Germinal – 501

En ces années-là, le baron possédait la Piolaine, d’où dépendaient trois cents hectares, et il avait à son service, comme régisseur, Honoré Grégoire, un garçon de la Picardie, l’arrière-grand-père de Léon Grégoire, père de Cécile. Lors du traité de Montsou, Honoré, qui cachait dans un bas une cinquantaine de mille francs d’économies, céda en tremblant à la foi inébranlable deson maître. Il sortit dix mille livres de beaux écus, il prit un denier, avec la terreur de voler ses enfants de cette somme. Son fils Eugène toucha en effet des dividendes fort minces ; et, comme il s’était mis bourgeois et qu’il avait eu la sottise de manger les quarante autres mille francs de l’héritage paternel dans une association désastreuse, il vécut assez chichement. Mais les intérêts du denier montaient peu à peu, la fortune commença avec Félicien, qui put réaliser un rêve dont son grand-père, l’ancien régisseur, avait bercé son enfance : l’achat de la Piolaine démembrée, qu’il eut comme bien national, pour une somme dérisoire.

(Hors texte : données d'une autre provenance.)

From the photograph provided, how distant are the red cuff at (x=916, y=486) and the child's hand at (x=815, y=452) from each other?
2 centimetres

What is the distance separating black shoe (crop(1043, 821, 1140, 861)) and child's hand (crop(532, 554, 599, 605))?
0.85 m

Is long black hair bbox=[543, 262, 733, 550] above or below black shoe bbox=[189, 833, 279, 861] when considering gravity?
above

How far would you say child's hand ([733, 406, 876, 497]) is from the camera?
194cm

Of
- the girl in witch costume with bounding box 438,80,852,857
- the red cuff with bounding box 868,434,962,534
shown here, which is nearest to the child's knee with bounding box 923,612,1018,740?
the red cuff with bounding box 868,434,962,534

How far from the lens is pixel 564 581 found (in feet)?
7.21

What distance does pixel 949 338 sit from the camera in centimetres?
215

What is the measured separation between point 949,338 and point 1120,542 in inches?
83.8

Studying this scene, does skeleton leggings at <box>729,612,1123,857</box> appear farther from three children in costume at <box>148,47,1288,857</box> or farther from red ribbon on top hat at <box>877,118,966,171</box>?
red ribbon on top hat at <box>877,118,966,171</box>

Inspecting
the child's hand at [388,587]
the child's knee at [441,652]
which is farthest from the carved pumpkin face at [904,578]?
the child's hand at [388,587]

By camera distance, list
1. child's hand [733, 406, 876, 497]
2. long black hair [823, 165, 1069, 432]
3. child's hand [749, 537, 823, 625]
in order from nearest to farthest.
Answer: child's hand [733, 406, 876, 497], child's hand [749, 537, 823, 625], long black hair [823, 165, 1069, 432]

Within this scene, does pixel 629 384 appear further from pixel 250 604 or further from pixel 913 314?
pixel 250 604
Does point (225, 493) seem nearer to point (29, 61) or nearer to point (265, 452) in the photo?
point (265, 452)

Cependant, les années qui suivirent furent mauvaises, il fallut attendre le dénouement des catastrophes révolutionnaires, puis la chute sanglante de Napoléon. Et ce fut Léon Grégoire qui bénéficia, dans une progression stupéfiante, du placement timide et inquiet de son bisaïeul. Ces dix pauvres mille francs grossissaient, s’élargissaient, avec la prospérité de la Compagnie. Dès 1820, ils rapportaient cent pour cent, dix mille francs. En 1844, ils en produisaient vingt mille ; en 1850, quarante. Il y avait deux ans enfin, le dividende était monté au chiffre prodigieux de cinquante mille francs : la valeur du denier, côté à la Bourse de Lille un million, avait centuplé en un siècle.